Exercise
Using the records below, copy out exactly the line that contains "Which is farthest from bird's" and every line that follows it, up to and including the last, and no others.

==== Entries provided ====

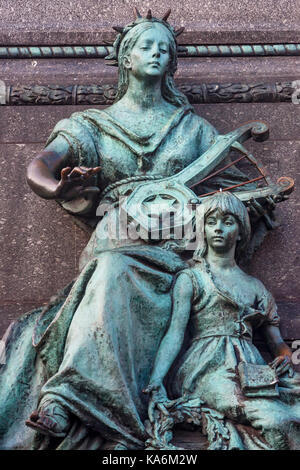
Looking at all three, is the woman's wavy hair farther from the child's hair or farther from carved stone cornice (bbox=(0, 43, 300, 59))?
the child's hair

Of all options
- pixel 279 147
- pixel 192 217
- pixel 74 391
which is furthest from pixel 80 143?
pixel 74 391

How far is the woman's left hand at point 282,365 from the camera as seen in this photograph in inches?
256

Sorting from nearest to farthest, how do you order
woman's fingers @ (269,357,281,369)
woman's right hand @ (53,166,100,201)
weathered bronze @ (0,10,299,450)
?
weathered bronze @ (0,10,299,450), woman's fingers @ (269,357,281,369), woman's right hand @ (53,166,100,201)

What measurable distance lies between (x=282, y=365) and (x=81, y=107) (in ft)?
9.31

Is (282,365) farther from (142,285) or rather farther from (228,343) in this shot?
(142,285)

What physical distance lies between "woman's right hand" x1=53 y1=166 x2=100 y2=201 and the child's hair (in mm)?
644

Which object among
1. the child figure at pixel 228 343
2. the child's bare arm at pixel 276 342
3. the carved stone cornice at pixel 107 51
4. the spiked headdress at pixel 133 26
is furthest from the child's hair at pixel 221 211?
the carved stone cornice at pixel 107 51

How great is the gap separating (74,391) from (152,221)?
1.48m

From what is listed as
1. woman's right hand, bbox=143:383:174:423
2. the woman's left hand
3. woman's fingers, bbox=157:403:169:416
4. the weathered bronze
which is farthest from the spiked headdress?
woman's fingers, bbox=157:403:169:416

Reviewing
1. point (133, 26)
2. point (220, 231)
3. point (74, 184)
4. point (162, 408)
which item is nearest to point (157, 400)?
point (162, 408)

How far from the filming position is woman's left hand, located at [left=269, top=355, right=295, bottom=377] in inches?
256

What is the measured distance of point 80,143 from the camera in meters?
7.66
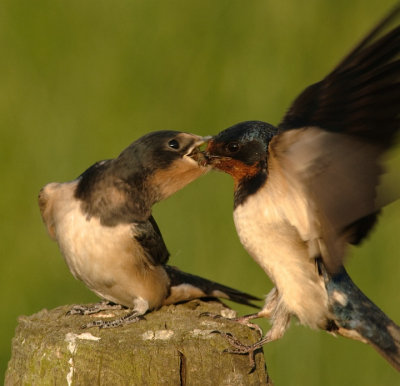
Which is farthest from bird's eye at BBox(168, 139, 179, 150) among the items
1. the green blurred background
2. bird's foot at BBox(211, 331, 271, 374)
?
the green blurred background

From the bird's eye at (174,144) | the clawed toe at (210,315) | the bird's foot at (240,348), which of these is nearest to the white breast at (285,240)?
the clawed toe at (210,315)

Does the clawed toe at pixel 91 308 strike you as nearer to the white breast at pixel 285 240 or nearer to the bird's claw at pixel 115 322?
the bird's claw at pixel 115 322

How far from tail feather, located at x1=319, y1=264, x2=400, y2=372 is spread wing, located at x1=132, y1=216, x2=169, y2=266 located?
657 mm

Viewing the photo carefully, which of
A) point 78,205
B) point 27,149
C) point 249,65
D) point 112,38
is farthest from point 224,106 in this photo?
point 78,205

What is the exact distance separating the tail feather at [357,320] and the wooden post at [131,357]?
1.33ft

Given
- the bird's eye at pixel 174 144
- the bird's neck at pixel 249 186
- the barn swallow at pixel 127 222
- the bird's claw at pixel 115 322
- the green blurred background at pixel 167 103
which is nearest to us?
the bird's claw at pixel 115 322

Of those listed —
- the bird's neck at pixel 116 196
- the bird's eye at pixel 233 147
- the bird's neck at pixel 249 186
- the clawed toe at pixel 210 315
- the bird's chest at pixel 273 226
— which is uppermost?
the bird's eye at pixel 233 147

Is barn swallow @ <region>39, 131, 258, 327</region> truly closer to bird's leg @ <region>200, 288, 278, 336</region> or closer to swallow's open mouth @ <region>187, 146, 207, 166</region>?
swallow's open mouth @ <region>187, 146, 207, 166</region>

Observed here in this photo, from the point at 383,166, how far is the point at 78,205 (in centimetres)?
118

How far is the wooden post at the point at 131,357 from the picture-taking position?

====

Final result
Which is farthest from bird's eye at BBox(168, 139, 179, 150) among the items
1. the green blurred background
2. bird's foot at BBox(211, 331, 271, 374)
?
the green blurred background

From the bird's eye at (174,144) | the clawed toe at (210,315) | the bird's foot at (240,348), which of these is nearest to the white breast at (285,240)?
the clawed toe at (210,315)

Does the clawed toe at pixel 91 308 strike you as nearer to the white breast at pixel 285 240 or nearer to the bird's claw at pixel 115 322?
the bird's claw at pixel 115 322

How far from tail feather, located at x1=319, y1=264, x2=400, y2=372 is spread wing, located at x1=132, y1=216, x2=169, y2=266 located?
657 mm

Viewing the photo carefully, which of
A) point 78,205
B) point 27,149
C) point 249,65
D) point 112,38
is farthest from point 224,106 in this photo?
point 78,205

What is the exact distance separating the tail feather at [357,320] and the wooden post at [131,357]?
1.33ft

Given
- the bird's eye at pixel 174 144
- the bird's neck at pixel 249 186
- the barn swallow at pixel 127 222
- the bird's claw at pixel 115 322
- the green blurred background at pixel 167 103
which is nearest to us?
the bird's claw at pixel 115 322

Of those listed —
- the bird's neck at pixel 116 196
- the bird's eye at pixel 233 147
- the bird's neck at pixel 249 186
- the clawed toe at pixel 210 315
- the bird's chest at pixel 273 226
— which is uppermost?
the bird's eye at pixel 233 147

Is barn swallow @ <region>39, 131, 258, 327</region> truly closer to bird's leg @ <region>200, 288, 278, 336</region> or closer to swallow's open mouth @ <region>187, 146, 207, 166</region>?
swallow's open mouth @ <region>187, 146, 207, 166</region>

Observed here in this photo, from the point at 383,166, how far is the point at 78,205 (in centimetres)?
118

How far is the wooden post at the point at 131,357 from the picture-taking position?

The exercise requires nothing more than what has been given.